Mobile Phones

The personal interfaces, such as the mobile phone, are used to communicate the instructions for progress through both the physical space and the game narrative. The mobile messages (normally in the form of SMS) are communicated by the SCOOT Agents (fictional characters) and are always in narrative voice keeping the players ‘in game’ at all times. The personal devices are an important part of play in that they unite the place-based technologies with the domestic ones. It is SCOOTs intention to demonstrate the creative use of the mobile device that is usually only viewed as a consumer communication tool.

In a key point of departure form other mobile games or LBGs, I was not concerned with exploiting or experimenting with mobile services or technologies. Instead I was concerned with what I now refer to as the potential ‘thru-relationships’ afforded by interaction with and around mobile phones. This takes the focus away from the mobile device as novel and technical and instead treats it as a mere facilitator of interaction between people, places and artifacts. Due to the problematic factors associated with mobile phones such as access, costing models, interoperability, and the limited uptake of service applications like blue tooth or GPS, I decided to limit the technical use of mobile phones to SMS services.  This technical limitation came out of an explicit decision to design for maximum public access.  I wanted most of all to link everyday people to everyday places through everyday tools. As well as communication devices, mobile phones are considered as linking devices, able to facilitate new relationships through the use of the phone.  In the case of SCOOT, mobile phones create four significant ‘thru-relationships’…

-      They bridge the fictional world and the real world;

-      Create a shared experience between individuals;

-      Act as signifiers of exclusive membership to the SCOOT cultural code; and

-      Alter individual relationships to place.
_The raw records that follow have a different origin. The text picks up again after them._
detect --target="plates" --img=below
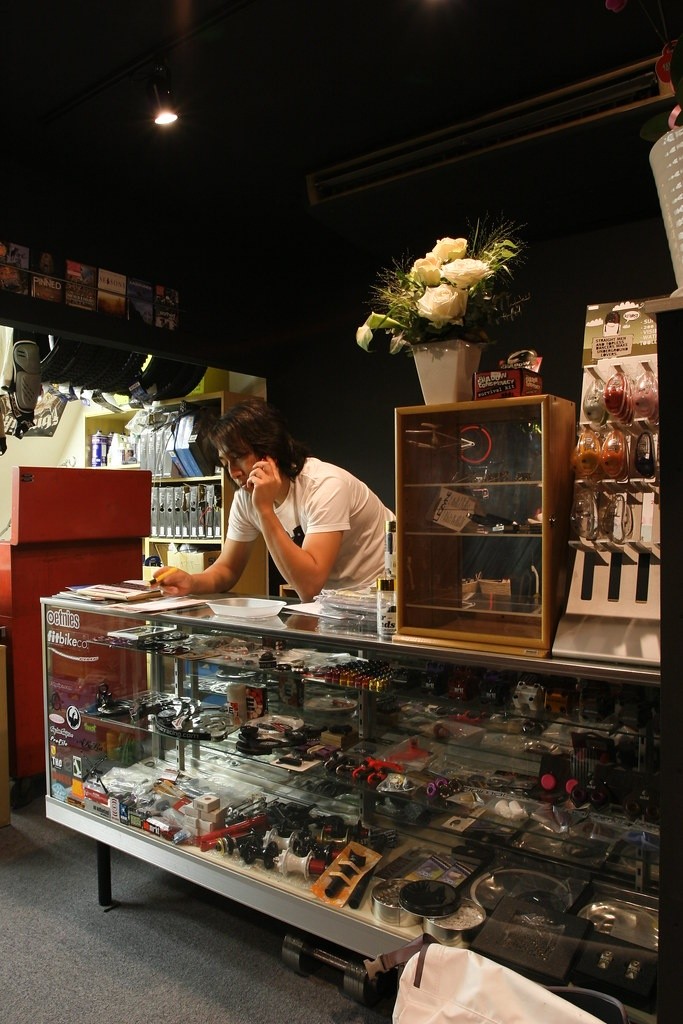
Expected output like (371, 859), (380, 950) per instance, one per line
(205, 596), (287, 619)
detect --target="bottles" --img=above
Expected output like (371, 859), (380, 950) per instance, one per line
(377, 521), (398, 637)
(90, 430), (131, 467)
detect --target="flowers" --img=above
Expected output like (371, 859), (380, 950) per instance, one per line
(356, 215), (529, 364)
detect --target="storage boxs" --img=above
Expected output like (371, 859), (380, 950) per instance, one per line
(143, 543), (177, 581)
(167, 550), (221, 575)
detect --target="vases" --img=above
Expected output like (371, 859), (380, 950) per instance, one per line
(411, 340), (480, 406)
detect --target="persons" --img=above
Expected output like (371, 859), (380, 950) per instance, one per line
(277, 614), (368, 666)
(148, 398), (395, 602)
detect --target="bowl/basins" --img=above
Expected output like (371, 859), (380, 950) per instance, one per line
(422, 898), (486, 950)
(370, 878), (423, 927)
(577, 901), (658, 953)
(469, 869), (572, 913)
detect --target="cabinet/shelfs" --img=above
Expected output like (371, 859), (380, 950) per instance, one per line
(41, 586), (661, 1024)
(392, 394), (577, 660)
(83, 389), (267, 597)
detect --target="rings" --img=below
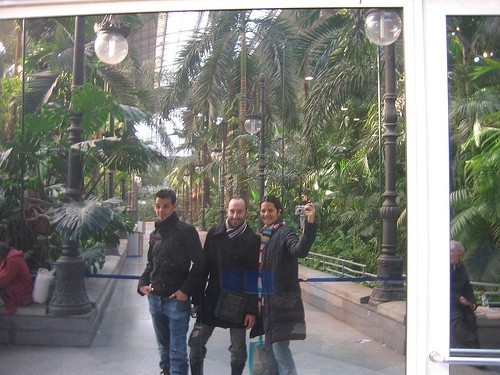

The above images are used to illustrate how each of these four ‘thru-relationships’ occurred in the most recent instance of SCOOT in Melbourne. All four images illustrates how a single mobile device is shared by player groups. The second image demonstrates how two groups can identify each other by the way they are using the mobile devices in a similar way on-site. The woman in the blue top is not included in the shared experience, but is aware that the two groups surrounding her are engaged in an experience not familiar to or available to her as she is not a player member. This is a significant ‘thru-relationship’ created by mobile use in the SCOOT game, as it creates a visual connection between groups of players.  The mobile phone acted as a signifier, identifying the groups of people who were participating in the game.  In flagging participation in the game, mobile phones revealed membership to the SCOOT cultural code. This identification of shared exclusivity was central to imbuing the location with a collective narrative and hence the fostering a sense of community.

In the third image, a family group is interacting with a SCOOT game installation, namely ‘Pook’, that incorporates aspects of the place it sits in and the virtual narrative. ‘Pook’ is a players virtual book that has two touch screens, one with an animated story about the history of the library containing clues for solving the interactive game challenge on the second screen. Access to this installation is only possible via a password accessed via a mobile message sent by a SCOOT Agent and therefore exclusive to the players and a link between the real and fictional game worlds. The fourth images shows a group that has just completed the installation in image three, and a father and son group who have just encountered it. These two groups were observed discussing the installation, giving each other tips for solving the game challenge.

After completing any of the game challenges the player groups report the ‘intel’ (code) found back to the SCOOT Agents as instructed via SMS. The SCOOT system recognizes the completion code and sends them their next clue to find the next challenge. In a way, these installed game interfaces are an extension of the mobile interface motivating the groups to cooperate with each other.

The SMS text is interwoven with the content of the game narrative presented on the other interfaces of the next three categories. The history of the sites is also weaved throughout the game narrative. All of the historic and game content is integrated into game scripts that specify the pathways between interfaces for each game event.